------ Kutipan untuk Dibaca ------

Headlines News :

Lomba Blog BPJS Ketenagakerjaan

Home » » Amal Bakti NU

Amal Bakti NU


BAB I
PEMBAHASAN

Secara historis NU memiliki kontribusi yang sangat besar dalam perjalanan sejarah bangsa Indonesia. Jika dirunut maka akan didapati bagaimana peran NU dalam kehidupan bernegara bangsa tersebut, meskipun secara akademis sering menjadikan NU dianggap sebagai organisasi yang akomodatif, fragmatis dan bahkan oportunis.

------ Baris Catatan ------

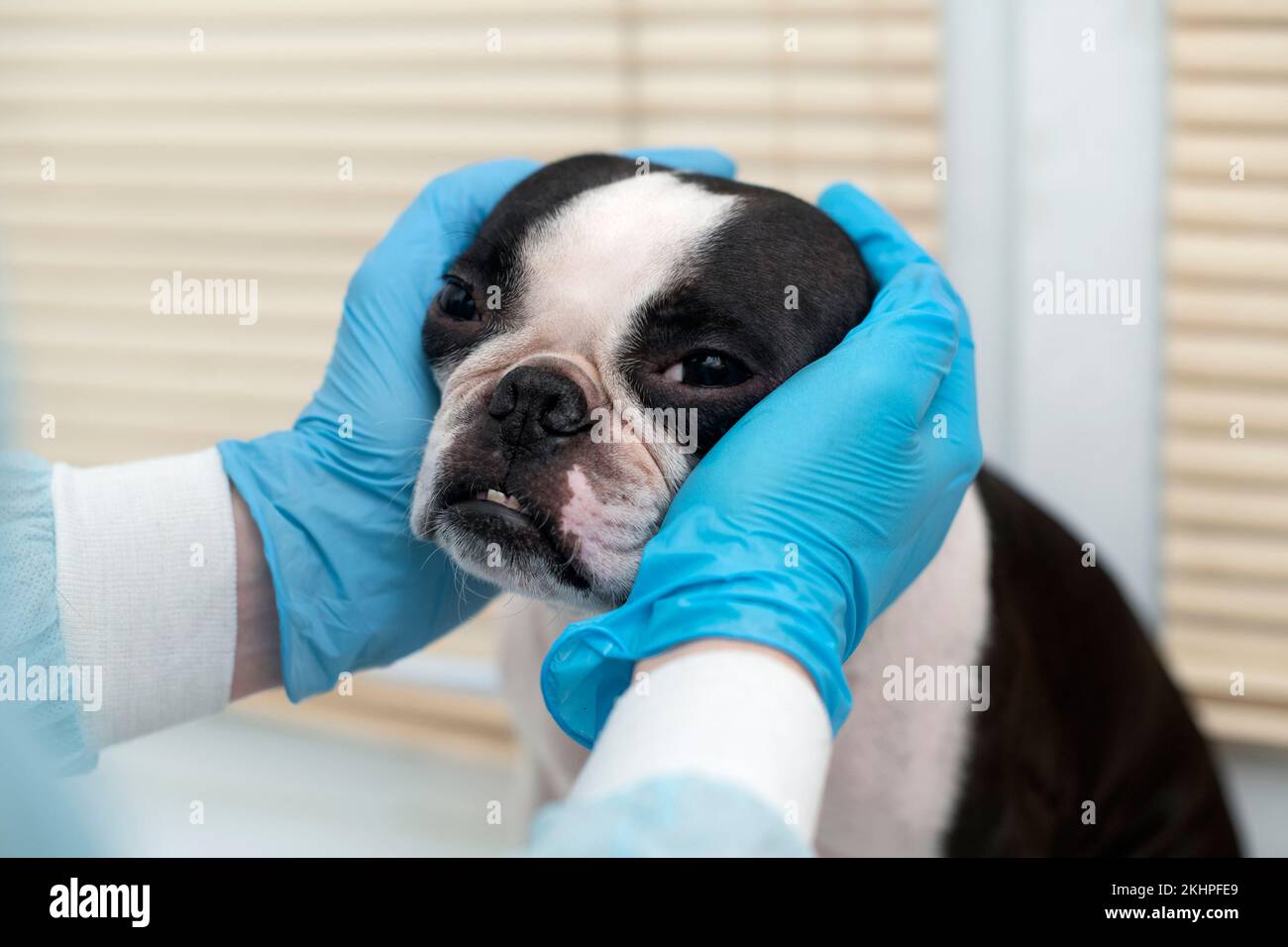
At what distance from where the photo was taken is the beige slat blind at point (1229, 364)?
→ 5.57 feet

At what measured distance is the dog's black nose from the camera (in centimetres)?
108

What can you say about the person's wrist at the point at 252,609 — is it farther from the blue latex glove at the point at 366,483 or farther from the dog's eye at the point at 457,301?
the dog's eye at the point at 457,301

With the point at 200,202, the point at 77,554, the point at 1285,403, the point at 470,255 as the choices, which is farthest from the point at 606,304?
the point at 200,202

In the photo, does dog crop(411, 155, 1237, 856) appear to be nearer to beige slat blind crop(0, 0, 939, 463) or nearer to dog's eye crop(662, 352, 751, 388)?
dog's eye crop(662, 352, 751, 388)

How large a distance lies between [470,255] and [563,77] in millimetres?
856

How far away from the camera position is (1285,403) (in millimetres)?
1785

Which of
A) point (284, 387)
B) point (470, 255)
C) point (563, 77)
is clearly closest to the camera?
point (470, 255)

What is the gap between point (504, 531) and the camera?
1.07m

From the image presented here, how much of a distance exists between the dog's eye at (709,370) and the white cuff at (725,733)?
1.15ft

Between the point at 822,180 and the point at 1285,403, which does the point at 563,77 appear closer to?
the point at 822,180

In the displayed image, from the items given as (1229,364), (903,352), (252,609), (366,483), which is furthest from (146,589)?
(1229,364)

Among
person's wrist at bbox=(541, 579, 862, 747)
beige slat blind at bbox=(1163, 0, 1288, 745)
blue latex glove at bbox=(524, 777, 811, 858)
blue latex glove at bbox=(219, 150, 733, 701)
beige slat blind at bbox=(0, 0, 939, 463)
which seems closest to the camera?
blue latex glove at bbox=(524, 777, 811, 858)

------

*Ketentuan Tugas*:
1. Kembalikan tanpa perubahan baris-baris catatan mulai dari baris yang memuat "In the displayed" sampai akhir catatan, termasuk kedua batasnya.
2. Teruskan kutipan tentang kontribusi NU dalam sejarah bangsa Indonesia dari kalimat terakhir yang ditampilkan.

*Keluaran yang Diharapkan*:
1.
In the displayed image, from the items given as (1229,364), (903,352), (252,609), (366,483), which is furthest from (146,589)?
(1229,364)

Among
person's wrist at bbox=(541, 579, 862, 747)
beige slat blind at bbox=(1163, 0, 1288, 745)
blue latex glove at bbox=(524, 777, 811, 858)
blue latex glove at bbox=(219, 150, 733, 701)
beige slat blind at bbox=(0, 0, 939, 463)
which seems closest to the camera?
blue latex glove at bbox=(524, 777, 811, 858)

2.
Labeling seperti ini memang disandarkan atas realitas bahwa NU sebagai organisasi pernah melakukan tindakan politik untuk membela Soekarno dalam menggoalkan konsep Nasionalisme, Agama dan Komunis (Nasakom), yang saat itu dianggap sebagai sebuah konsepsi yang salah oleh organisasi sosial keagamaan lainnya, sebab menempatkan agama dan komunis dalam satu bangunan konsep. Selain itu NU juga pernah mengangkat Soekarno sebagai Waliy al-amri dharury bi al-syaukah, yang dianggap oleh lainnya sebagai langkah oportunisme politik.
Kemudian, di era Orde Baru NU juga sekali lagi memainkan peran penting di dalam menggoalkan Pancasila sebagai asas tunggal bagi seluruh organisasi sosial keagamaan dan lainnya di Indonesia. Melalui forum Munas Alim Ulama di Pesantren Salafiyah Syafiiyah Situbondo ditetapkan bahwa Pancasila dapat dijadikan sebagai asas bagi seluruh organisasi di Indonesia.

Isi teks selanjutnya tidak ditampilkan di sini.